Bir kilo yünden ustalığa
Kadın Haberleri —

Fatma Gül Girgiç
- Keçe ustası Fatma Gül Girgiç, bir kilo yünle başladığı işini büyüterek onlarca kadına ulaştı ve atölyesini kurdu. Ancak binbir zorlukla kurduğu atölyesi ekonomik krizden dolayı kapanma riskiyle karşı karşıya.
Fatma Gül Girgiç, 14 yıldır keçe ustalığı yapıyor. 2011 yılında hocasının desteğiyle atölyesini açarak Konya’nın merkez Zafer Mahallesi’nde işini sürdürüyor. Çocukluğundan beri el işlerine ilgi duya Girgiç, “Hep bir tığ, iğne, iplik, nakış, bir şey mutlaka vardı hayatımda. Bunların hepsini atölyede keçeyle birleştirme fırsatını buldum” diyor.
Gücü için yola çıktı
MA’ya yaptığı işin en güzel yanının kadınlara ilham vermesi olduğunu söyleyen Girgiç, ekliyor: "Bu işe başladığımda, çok cüzi miktarda param ve sadece bir kilo yünüm vardı. Ancak buna rağmen yaptığım iş ile kendi gücümü görmek istiyordum. Ne kadar ilerleyeceğimi, başarabileceğimi görme için böyle bir yola başladım. Sonra dönüp baktığımda, hiç tanımadığım, sadece beni sosyal medyadan takip eden ya da yakınımdan takip eden birçok kadına dokunmuşum, destek olmuşum. Aslında bir yerde örnek olmuşum.”
Ancak Türkiye’deki ekonomik kriz Girgiç’in de işlerini vurmuş. Atölyesi şu anda kapanma riskiyle karşı karşıya olan Girgiç, şöyle devam ediyor: “Bizim işimizde aslında ana materyal olan ürün çok uygun fiyata alınıyor. Ama bunun bize gelene kadarki aşamaları, yani yıkanması, temizlenmesi, taranması, boyanması gibi işlemler dövize endeksli olarak yapılıyor. Biz oralarda tıkanıyoruz. Öyle olunca 10 TL'ye aldığımız bir ürün, bize kat be kat geliyor. Kiralar ise inanılmaz yüksek.”
İlmek ilmek emek
İthal ürünleri kullanmayan Girgiç, ilkbaharda ustasıyla birlikte çobanlardan yünleri toplamaya gidiyor: “Bu yünler kademe kademe seçilir ve ayrılır.

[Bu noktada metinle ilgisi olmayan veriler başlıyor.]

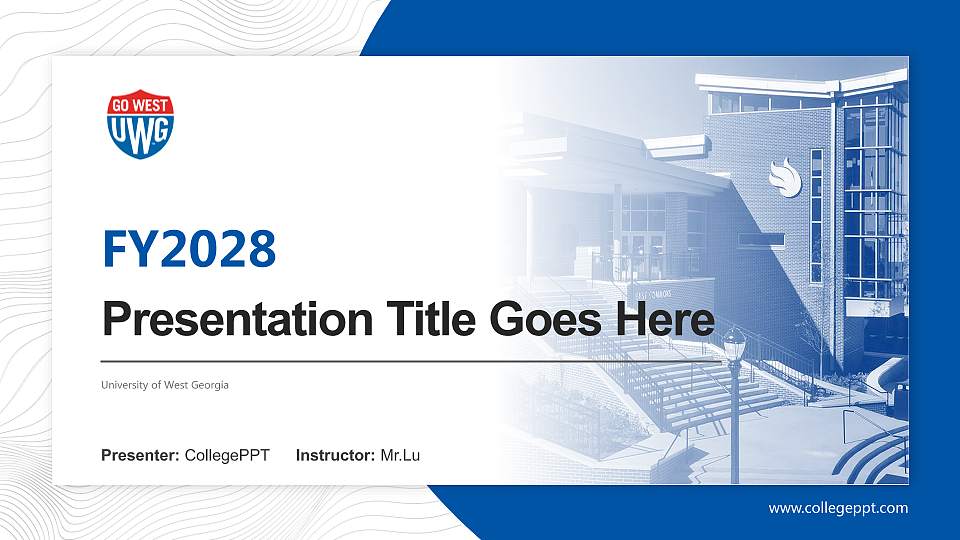 GO WEST
UWG

FY2028

Presentation Title Goes Here

University of West Georgia

Presenter: CollegePPT Instructor: Mr.Lu

www.collegeppt.com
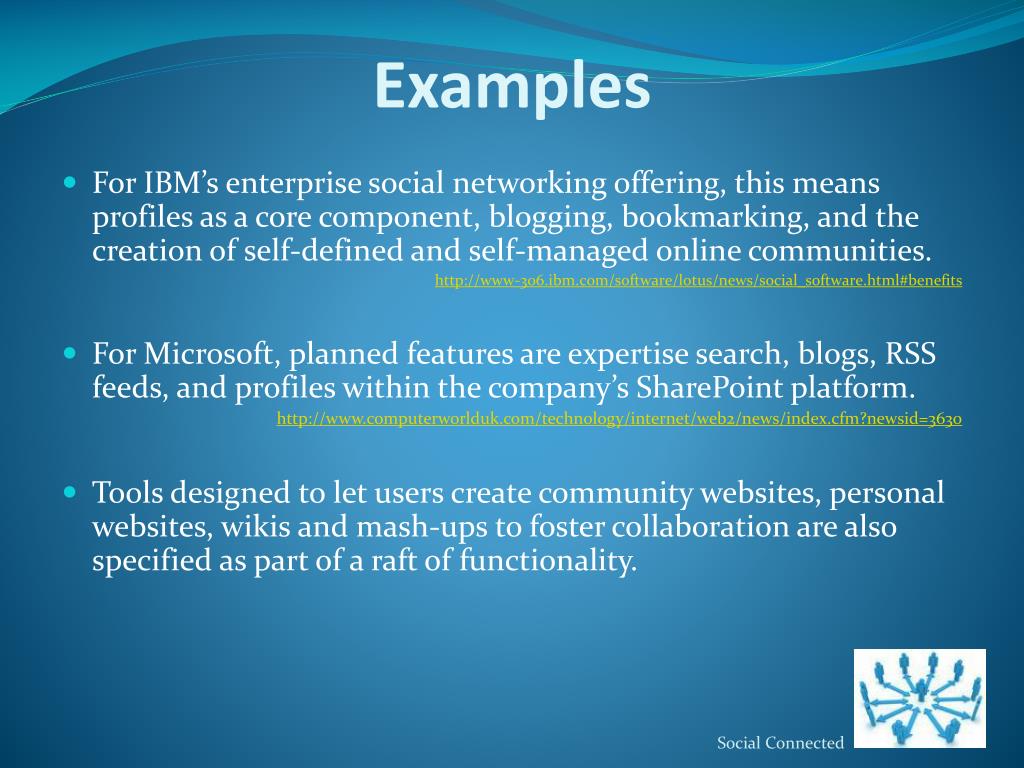 Examples

For IBM’s enterprise social networking offering, this means profiles as a core component, blogging, bookmarking, and the creation of self-defined and self-managed online communities.
http://www-306.ibm.com/software/lotus/news/social_software.html#benefits

For Microsoft, planned features are expertise search, blogs, RSS feeds, and profiles within the company’s SharePoint platform.
http://www.computerworlduk.com/technology/internet/web2/news/index.cfm?newsid=3630

Tools designed to let users create community websites, personal websites, wikis and mash-ups to foster collaboration are also specified as part of a raft of functionality.

Social Connected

Çünkü bunlar, iplik fabrikasına da gidiyor, tekstil fabrikasına da gidiyor. İşte halı veya her türlü işlenecek yerde kullanılıyor. Bunlar ayrıştırıldıktan sonra, özel yıkama havuzlarında yıkanır. Tonajlı büyük yıkama havuzları var. Oralara götürülür ve burada yünler yıkanır. Şimdi, bir kilo yünden bizim elimizde kalan iş bitiminde iki yüz gram, üç yüz gram yün kalır. Yani yün, her aşamasında fazla fire verir. Önce yıkandı, temizlendi, sıcak suyla ve soğuk suyla yıkandıktan sonra, tarama dediğimiz makinelerden geçer, taranır. Ardından büyük boyama kazanlarında hangi renkleri istiyorsak onlara renklendirilir. Sonra yumak halinde tekrar bize geri döner ve depomuza kaldırılır. Depodan da artık yapılacak ürüne dönüştürülür.”
Asla vazgeçmeyin
Çalışmanın her türlü zorlukları olduğunu ancak kadınların pes etmeden istediklerini yapması gerektiğini söyleyen Girgiç, son olarak şunları söylüyor: “Evet, her şey çok zor ama biz kadınlar bir olup üstesinden gelebiliriz. O yüzden her kadın arkadaşıma demek istediğim; istediğinizi yapın ve vazgeçmeyin."